BIP Index construction

Dimensions. To identify adequate variables, some response variables or known proxies for the state of biodiversity informatics were needed. Predictor variables could then be compared with the proxies if cases could be found, and a general model could be derived to be applicable to the remainder countries.

The chosen proxies were the number of records made available through GBIF's index [8]. GBIF can be regarded as a sample of the world's biodiversity knowledge as represented by PBRs [6]. Four sets of data were available related to hosting and generation of PBRs. These sets represent the 'dimensions' of the BIP Index, related to its ability to predict data generation and data hosting by countries.

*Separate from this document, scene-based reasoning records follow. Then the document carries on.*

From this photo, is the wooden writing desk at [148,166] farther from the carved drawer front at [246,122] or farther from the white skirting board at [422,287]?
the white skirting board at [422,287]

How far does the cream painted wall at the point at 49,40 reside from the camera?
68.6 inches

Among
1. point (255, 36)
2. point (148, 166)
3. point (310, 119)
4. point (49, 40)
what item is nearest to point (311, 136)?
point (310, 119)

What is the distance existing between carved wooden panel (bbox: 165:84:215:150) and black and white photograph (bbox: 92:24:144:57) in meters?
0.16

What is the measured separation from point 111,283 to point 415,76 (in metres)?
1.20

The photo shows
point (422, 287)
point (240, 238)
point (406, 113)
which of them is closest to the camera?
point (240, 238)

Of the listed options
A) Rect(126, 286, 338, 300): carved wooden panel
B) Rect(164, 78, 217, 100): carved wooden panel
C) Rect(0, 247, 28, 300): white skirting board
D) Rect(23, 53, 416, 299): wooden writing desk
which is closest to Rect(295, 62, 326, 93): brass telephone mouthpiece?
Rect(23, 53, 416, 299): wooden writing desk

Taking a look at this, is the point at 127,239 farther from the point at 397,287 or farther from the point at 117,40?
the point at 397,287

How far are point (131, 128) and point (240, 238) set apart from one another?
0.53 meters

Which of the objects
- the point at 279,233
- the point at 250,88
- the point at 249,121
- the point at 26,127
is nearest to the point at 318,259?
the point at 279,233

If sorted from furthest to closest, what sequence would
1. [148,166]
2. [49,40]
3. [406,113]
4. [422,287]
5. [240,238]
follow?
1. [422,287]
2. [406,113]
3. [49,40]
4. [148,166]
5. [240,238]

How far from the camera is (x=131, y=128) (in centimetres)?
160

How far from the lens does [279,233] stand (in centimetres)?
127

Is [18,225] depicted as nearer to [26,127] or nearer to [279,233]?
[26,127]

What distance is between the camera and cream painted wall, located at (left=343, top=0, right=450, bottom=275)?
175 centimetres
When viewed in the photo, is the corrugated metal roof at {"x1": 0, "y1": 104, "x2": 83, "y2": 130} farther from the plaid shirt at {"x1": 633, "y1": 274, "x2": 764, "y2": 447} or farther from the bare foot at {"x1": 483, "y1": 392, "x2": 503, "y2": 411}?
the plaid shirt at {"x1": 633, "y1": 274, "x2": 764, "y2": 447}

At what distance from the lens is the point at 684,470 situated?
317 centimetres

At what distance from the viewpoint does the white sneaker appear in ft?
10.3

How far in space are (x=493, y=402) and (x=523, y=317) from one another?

The four dimensions were:

(a) Number of PBRs occurring in each country (whether published by that same country or by another country), hereinafter DAT, as an indicator of the potential raw biodiversity data produced in that country.

(b) Number of geo-referenced PBRs occurring in each country (whether published by that same country or by another country), hereinafter GRF, as an indicator of the higher quality biodiversity data produced in that country.

(c) Number of PBRs made public by a country (whether occurring in that same country or in another country), hereinafter HOST, as an indicator of the technical hosting capacity of that country.

(d) Number of different taxa, generally at the species level, listed in the PBRs occurring in a country, hereinafter SPCS, as an indicator of the potential raw biodiversity data existing in that country.

The BIP Index is a composite of predictions for these four dimensions based on the predictor variables, tested against these dimensions known from current GBIF participant countries.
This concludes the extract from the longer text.